In Lost Signal, I highlighted that most major averages had started to roll over. The charts looked very weak and the charts don’t lie.

That post didn’t age very well as markets ripped Thursday and Friday and the “lost signal” was quickly rediscovered. It was a classic stick save as the market shrugged off a lower AWS growth scare and marched higher. The imminent 5/20 EMA downside crossover was stopped dead in its tracks and reversed retaking 410 and then some.

Don’t fight the tape, they say…

That’s how fast a bearish read can turn (quasi) bullish. I will note however that overall market breadth remains weak, the majority of these moves higher are being driven by less than 9, 10 names? Do keep that in mind.

Volatility has left the building. Not sure what else to say at this point, things are eerily calm. I track VIX @ levels of 20, 28, 36 as you can see on the chart below. 20 being the bottom or “calm seas”, 28 being the mid-point or 1 standard deviation of “things are getting interesting” and 36 being the the top or 2 standard deviation of “Houston we have a problem”. We are off the charts, literally:

This “calm” does not translate to my nerves. Not at all. This reeks complacency. Now that I have said that, I am sure it will retreat below 15 despite the current economic and geopolitical backdrop. The backend of the VIX curve is steepening, sensing some turbulence ahead, but I won’t get into that here.

Nevertheless, entering (final hike?) Fed week, markets are saying they want to go higher. Perhaps making us “think” they want to go higher

I expect another 25bps hike from the Fed this week. We could be waking up to headlines of a First Republic Bank takeover, which will raise eyebrows and increase “pause” talk, but inflation is still a problem. I didn’t write about the data out Friday, but here is a sample:

Source: koyfin.com/analytics/Ecal

The biggest takeaway there is core PCE stubbornly ticking higher to 4.6% and still tracking above the headline number of 4.2%. That core read locked in another 25bps hike in my humble opinion.

# Task item A
In the market commentary, copy the passage starting at "In Lost Signal, I" and ending at "and then some.".
# Task item B
Rewrite the market commentary paragraph that begins "Volatility has left the building" as a short bulleted list that keeps its main facts.

# Data to examine
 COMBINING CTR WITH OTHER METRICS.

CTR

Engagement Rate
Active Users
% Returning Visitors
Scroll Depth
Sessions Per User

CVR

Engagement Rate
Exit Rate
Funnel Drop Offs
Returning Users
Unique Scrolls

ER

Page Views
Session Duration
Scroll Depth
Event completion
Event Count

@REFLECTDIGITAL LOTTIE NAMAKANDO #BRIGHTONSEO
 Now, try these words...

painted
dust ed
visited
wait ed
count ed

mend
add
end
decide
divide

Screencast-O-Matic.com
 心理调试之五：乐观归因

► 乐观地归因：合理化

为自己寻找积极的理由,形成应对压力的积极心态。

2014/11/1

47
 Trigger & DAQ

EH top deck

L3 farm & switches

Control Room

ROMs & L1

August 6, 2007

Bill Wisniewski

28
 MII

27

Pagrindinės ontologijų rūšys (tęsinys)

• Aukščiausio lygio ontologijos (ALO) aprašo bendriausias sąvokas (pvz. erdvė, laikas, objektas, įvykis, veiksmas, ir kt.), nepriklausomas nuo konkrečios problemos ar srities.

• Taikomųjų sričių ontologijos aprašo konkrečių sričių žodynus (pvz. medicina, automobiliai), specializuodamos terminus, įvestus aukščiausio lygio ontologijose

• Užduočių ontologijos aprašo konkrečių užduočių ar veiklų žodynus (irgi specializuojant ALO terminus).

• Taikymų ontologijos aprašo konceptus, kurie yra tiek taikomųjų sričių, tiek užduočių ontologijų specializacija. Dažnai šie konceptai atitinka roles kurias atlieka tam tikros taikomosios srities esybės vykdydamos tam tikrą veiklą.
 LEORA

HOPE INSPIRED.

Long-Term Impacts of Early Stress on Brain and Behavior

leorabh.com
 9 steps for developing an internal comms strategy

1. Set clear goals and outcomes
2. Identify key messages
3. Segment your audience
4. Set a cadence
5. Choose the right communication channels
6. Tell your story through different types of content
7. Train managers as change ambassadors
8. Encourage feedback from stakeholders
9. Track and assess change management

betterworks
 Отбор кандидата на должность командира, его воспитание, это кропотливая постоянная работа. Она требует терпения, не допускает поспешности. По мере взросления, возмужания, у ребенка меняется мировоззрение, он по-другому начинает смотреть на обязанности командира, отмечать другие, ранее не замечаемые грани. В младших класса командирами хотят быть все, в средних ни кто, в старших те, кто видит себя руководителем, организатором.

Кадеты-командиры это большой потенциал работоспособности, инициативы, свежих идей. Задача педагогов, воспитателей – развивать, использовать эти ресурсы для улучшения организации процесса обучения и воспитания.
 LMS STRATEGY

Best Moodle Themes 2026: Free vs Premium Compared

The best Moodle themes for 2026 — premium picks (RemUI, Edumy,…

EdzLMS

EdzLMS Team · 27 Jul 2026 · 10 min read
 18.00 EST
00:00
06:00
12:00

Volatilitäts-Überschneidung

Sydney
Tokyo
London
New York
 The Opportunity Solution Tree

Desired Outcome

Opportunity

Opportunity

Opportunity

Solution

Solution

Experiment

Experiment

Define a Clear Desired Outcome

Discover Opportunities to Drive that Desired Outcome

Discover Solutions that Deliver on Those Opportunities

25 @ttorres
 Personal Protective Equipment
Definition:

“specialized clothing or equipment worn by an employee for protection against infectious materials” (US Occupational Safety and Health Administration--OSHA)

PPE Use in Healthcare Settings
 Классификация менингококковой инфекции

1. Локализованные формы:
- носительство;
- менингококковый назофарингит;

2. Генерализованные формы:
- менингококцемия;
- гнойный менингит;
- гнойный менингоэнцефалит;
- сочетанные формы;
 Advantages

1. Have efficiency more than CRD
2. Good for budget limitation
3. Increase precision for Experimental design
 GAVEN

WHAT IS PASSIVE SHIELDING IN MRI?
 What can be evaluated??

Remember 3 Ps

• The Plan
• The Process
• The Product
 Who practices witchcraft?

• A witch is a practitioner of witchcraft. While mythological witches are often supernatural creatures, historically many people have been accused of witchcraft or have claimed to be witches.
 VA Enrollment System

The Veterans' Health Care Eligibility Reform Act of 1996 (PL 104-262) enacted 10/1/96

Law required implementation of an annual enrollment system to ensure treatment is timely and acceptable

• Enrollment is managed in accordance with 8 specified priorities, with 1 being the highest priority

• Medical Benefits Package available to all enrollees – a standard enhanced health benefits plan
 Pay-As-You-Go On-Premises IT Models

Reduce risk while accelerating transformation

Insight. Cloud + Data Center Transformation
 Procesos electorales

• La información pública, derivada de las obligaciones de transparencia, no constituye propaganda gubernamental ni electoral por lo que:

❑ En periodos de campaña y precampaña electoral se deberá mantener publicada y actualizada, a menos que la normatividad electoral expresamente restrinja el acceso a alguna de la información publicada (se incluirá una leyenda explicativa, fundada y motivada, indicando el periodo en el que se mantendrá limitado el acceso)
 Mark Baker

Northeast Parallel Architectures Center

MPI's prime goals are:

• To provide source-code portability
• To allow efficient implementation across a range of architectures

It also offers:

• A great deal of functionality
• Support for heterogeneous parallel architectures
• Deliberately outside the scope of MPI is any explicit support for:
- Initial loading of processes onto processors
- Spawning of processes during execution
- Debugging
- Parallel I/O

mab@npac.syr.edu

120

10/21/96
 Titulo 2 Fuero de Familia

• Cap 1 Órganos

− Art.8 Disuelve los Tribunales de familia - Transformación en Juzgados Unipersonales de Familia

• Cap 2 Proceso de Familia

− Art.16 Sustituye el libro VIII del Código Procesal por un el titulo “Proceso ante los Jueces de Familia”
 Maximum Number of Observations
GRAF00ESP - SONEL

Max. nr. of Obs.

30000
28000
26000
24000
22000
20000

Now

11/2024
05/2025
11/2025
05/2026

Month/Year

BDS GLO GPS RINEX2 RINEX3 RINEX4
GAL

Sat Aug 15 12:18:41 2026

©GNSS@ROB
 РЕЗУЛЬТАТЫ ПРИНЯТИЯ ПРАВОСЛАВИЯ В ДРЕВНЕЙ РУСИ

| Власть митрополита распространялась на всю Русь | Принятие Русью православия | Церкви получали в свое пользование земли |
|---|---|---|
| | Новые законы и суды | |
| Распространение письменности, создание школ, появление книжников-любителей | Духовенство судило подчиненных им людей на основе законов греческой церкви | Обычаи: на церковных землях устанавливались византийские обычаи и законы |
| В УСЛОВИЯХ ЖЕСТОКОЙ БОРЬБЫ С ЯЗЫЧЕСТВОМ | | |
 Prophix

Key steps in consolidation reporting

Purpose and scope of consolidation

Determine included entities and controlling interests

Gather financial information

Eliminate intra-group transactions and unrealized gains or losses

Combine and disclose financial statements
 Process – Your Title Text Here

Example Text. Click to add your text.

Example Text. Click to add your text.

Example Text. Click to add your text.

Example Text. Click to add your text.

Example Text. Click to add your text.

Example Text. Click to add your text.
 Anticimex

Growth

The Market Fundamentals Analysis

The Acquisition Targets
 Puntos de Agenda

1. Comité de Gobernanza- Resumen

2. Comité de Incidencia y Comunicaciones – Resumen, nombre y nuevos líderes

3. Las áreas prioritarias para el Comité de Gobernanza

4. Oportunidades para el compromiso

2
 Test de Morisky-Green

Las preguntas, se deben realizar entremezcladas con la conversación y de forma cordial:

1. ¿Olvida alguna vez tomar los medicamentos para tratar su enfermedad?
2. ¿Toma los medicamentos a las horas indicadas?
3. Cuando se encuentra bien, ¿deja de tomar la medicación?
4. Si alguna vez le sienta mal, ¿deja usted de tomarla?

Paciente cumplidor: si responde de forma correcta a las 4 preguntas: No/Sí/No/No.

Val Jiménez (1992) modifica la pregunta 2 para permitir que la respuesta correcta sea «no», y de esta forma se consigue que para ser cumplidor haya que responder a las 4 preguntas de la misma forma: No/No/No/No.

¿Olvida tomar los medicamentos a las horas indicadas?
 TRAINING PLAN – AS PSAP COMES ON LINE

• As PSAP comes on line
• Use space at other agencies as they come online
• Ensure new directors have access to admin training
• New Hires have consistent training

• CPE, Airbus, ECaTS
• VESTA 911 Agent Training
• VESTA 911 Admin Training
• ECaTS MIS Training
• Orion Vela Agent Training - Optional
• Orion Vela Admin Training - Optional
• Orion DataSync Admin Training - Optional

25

# Exercise response A
In Lost Signal, I highlighted that most major averages had started to roll over. The charts looked very weak and the charts don’t lie.

That post didn’t age very well as markets ripped Thursday and Friday and the “lost signal” was quickly rediscovered. It was a classic stick save as the market shrugged off a lower AWS growth scare and marched higher. The imminent 5/20 EMA downside crossover was stopped dead in its tracks and reversed retaking 410 and then some.

# Exercise response B
- Volatility has left the building, and things are eerily calm.
- The VIX is tracked at three levels: 20, 28 and 36.
- 20 is the bottom, or "calm seas."
- 28 is the mid-point, or 1 standard deviation: "things are getting interesting."
- 36 is the top, or 2 standard deviations: "Houston we have a problem."
- The market is currently off the charts.